International Day against Nuclear test observed globally
International Day Against Nuclear Tests was on 29 August 2016 observed across the world with an aim to raise people’s awareness on the need to prevent nuclear catastrophes to avert devastating effects on humankind, the environment and the planet.
- The United Nations General Assembly declared 29 August as the International Day against Nuclear Tests by unanimously adopting resolution 64/35 on 2 December 2009.
- The resolution was initiated by the Republic of Kazakhstan, together with a large number of sponsors and cosponsors with a view to commemorate the closure of the Semipalatinsk Nuclear Test site on 29 August 1991.
- The Day is meant to galvanize the United Nations, Member States, intergovernmental and non-governmental organizations and the media to inform, educate and advocate the necessity of banning nuclear weapon tests.
National Sports day observed on August 29
National Sports Day was observed across India on 29 August 2016. The day is celebrated to mark the birth anniversary of the legendary hockey player Dhyan Chand who was born on 29 August 1905.
On this occasion, President Pranab Mukherjee conferred National Sports and adventure awards on sports person at the Rashtrapati Bhawan, New Delhi.
India- Myanmar signed four agreements to boost global co-operation
India and Myanmar on 28 August 2016 signed four Memorandum of Understanding (MoU) to enhance cooperation and bilateral relations between the two countries.
The pacts were inked after delegation level talks between Prime Minister Narendra Modi and visiting President of Myanmar U Htin Kyaw in New Delhi.
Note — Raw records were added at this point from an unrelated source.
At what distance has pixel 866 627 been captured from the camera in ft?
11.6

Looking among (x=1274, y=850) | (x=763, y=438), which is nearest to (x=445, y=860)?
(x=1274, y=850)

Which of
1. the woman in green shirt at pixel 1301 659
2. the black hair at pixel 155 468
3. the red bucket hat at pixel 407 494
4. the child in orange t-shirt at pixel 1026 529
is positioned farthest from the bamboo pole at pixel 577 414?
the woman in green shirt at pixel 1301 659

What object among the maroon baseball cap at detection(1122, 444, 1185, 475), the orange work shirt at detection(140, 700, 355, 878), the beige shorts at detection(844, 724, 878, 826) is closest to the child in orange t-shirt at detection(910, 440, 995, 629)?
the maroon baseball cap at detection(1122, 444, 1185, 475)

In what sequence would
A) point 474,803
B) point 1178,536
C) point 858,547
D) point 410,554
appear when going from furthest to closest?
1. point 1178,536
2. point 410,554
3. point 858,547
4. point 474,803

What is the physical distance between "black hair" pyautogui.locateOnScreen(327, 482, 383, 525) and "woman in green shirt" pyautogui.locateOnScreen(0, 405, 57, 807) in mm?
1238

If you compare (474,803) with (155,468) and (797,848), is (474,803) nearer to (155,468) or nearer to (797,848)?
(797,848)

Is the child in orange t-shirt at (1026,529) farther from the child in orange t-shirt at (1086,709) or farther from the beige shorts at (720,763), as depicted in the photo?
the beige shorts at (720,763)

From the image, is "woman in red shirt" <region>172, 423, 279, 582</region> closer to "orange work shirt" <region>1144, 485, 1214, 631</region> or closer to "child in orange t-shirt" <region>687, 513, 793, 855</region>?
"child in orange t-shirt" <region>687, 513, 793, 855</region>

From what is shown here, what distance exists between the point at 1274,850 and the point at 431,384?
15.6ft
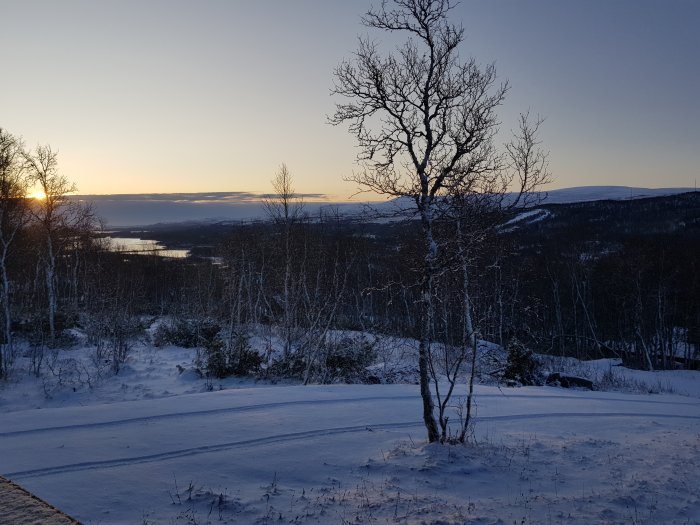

President Kyaw was on a four day visit to India from 27 August to 30 August 2016.
The four agreements signed include
- MoU on cooperation in the construction of 69 Bridges including AP Aproach Roads in the Tamu-Kyigone-Kalewa Road Section of the Trilateral Highway in Myanmar.
- MoU on cooperation in the construction / upgradation of the Kalewa – Yagyi Road Section.
- MoU on cooperation in the Field of Renewable Energy.
- MoU on cooperation in the field of Traditional Systems of Medicine.
India-US signs LEMOA
India and the United States on 29 August 2016 signed Logistics Exchange Memorandum of Agreement (LEMOA). The logistics agreement will enable the forces of the two nations to use each other’s bases for repair and replenishment of supplies.
Highlights of the agreement
- It makes joint operations easier and more efficient.
- It does not allow each nation to set up bases on the other, but to use bases and equipment only for operating together when they choose to.
On arrival at the Pentagon, Parrikar was given an enhanced honour cordon. The enhanced honour is reserved for valued guests and visitors during which national anthems are played. After the ceremonial welcome, Parrikar laid wreath at the 9/11 Memorial, following which the two leaders headed for talks.
The talks between the two defence leaders at Pentagon, the sixth meeting between the two defense chiefs, comes ahead of key annual exercises in India between US and Indian forces. The joint drills of the two forces named Yudh Abhyas will take place in the mountain of the northern India on September 2016.